= Allophone (person) =

Canadian with non-English or French first language

In Canada, an allophone is a resident whose first language is neither French nor English. The term parallels anglophone and francophone, which designate people whose mother tongues are English and French, respectively. Some sources do not consider native speakers of Indigenous languages to be allophones.

==Origin of term==

The word "allophone" (from Greek ἀλλόφωνος allóphōnos "speaking a foreign tongue") is formed from the Greek roots ἄλλος (állos), meaning "other", and φωνή (phōnḗ), meaning "sound" or "voice".

The term became popularized in the 1960s, during the Quiet Revolution, as French Canadian society in Quebec sought to integrate immigrants, most of whom had traditionally integrated into the English-speaking community. As integrating immigrants was deemed essential to assure the survival of French-speaking Quebec in light of plummeting birth rates, demographers devised this category to monitor the integration of immigrants into French- and English-speaking communities. Because allophones often adopt English, French, or both languages at home or learn one language before another, they can be grouped into English or French communities based on home language or first official language learned.

==Demographics==
In 2006, 20% of the population of Canada was allophone.

===Ontario===
In 2021, 20.7% of the population of Ontario was allophone.

===Quebec===

Quebec allophone population by mother tongue 2001
| Language | Single | Multiple |
|---|---|---|
| Total |  |  |
| 1. Italian | 124,695 | 6,065 |
| 2. Arabic | 76,285 | 10,245 |
| 3. Spanish | 70,100 | 4,825 |
| 4. Greek | 41,980 | 1,755 |
| 5. Haitian Creole | 34,885 | 5,710 |
| 6. Chinese | 33,490 | 705 |
| 7. Portuguese | 33,360 | 1,455 |
| 8. Vietnamese | 21,635 | 1,125 |
| 9. German | 17,690 | 995 |
| 10. Polish | 17,160 | 685 |
| 11. Armenian | 13,935 | 405 |
| 12. Romanian | 12,660 | 460 |
| 13. Russian | 12,420 | 355 |
| 14. Tamil | 11,095 | 860 |
| 15. Persian | 10,495 | 395 |

Allophones constitute an increasing share of the Quebec population and are the main source of population increase in the province, reflecting both increased levels of immigration, declining birthrates among established anglophone and francophone populations, and a shift in immigration from English-speaking countries to Asia and the Americas. In 1971, allophones were 6.6% of the population. By 2001, this had increased to 10.0%. Speakers of Arabic, Spanish, and Haitian Creole experienced the greatest growth from 1996 to 2001.

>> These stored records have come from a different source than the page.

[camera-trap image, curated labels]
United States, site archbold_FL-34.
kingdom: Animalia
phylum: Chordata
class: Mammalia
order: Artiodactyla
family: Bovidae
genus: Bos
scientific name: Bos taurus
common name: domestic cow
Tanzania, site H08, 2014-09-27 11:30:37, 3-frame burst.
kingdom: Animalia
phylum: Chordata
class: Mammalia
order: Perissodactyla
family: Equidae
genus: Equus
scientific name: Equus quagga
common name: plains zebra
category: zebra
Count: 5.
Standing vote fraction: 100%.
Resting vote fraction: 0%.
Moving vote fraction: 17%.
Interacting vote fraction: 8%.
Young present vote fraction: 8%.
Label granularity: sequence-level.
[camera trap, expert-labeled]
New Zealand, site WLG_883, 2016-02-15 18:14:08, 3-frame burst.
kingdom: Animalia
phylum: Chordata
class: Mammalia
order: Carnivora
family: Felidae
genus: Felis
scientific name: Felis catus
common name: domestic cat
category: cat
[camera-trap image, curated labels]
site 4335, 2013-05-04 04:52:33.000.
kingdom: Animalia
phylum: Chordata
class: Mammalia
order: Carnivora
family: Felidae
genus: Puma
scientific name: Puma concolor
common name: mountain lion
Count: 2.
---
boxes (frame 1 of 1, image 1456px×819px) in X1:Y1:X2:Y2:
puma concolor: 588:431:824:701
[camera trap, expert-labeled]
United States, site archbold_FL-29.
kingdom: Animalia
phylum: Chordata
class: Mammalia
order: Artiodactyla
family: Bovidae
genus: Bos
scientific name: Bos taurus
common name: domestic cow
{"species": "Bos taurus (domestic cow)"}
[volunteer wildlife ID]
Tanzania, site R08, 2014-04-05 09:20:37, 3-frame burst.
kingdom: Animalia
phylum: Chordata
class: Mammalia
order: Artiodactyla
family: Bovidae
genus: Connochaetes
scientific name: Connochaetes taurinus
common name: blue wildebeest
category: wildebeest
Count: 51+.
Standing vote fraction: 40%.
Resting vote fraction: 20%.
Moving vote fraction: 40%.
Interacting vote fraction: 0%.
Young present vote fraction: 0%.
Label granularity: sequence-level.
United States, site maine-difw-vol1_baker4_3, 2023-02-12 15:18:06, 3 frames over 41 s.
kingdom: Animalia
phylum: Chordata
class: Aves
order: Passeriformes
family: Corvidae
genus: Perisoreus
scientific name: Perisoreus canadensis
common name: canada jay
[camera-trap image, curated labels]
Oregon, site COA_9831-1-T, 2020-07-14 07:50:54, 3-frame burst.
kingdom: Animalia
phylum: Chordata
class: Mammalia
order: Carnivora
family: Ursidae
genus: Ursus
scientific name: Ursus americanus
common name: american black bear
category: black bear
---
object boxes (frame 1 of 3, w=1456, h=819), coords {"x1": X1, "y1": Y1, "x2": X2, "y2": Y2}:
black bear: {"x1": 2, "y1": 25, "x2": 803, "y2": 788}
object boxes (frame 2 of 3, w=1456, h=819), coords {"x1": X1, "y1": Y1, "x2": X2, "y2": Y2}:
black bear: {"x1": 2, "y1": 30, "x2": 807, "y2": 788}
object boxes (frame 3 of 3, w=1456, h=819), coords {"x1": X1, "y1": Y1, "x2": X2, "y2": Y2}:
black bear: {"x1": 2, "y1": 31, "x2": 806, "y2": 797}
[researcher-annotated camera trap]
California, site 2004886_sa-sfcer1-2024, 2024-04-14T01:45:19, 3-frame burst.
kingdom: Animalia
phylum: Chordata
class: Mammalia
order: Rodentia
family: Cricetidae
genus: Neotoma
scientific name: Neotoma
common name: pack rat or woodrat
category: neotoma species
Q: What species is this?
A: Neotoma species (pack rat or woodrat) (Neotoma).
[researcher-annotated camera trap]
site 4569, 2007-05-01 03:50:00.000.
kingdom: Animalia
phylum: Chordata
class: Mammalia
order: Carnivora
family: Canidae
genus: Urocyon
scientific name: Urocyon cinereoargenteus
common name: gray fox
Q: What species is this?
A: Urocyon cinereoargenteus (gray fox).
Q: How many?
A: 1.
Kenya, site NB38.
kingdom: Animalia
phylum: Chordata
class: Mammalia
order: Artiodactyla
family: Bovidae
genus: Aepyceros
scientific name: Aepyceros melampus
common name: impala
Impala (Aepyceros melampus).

Increasing numbers of allophones speak French at home: about 20.4% of allophones in the province reported that they spoke French most often at home in 2001, compared with 16.6% in 1996, and 15.4% in 1991. Most allophones live in Montreal, Quebec's largest metropolitan area. They tend to migrate out of the province: between 1996 and 2001, over 19,170 migrated to other provinces, 18,810 of those to Ontario.

Most allophone students in Quebec attend francophone schools.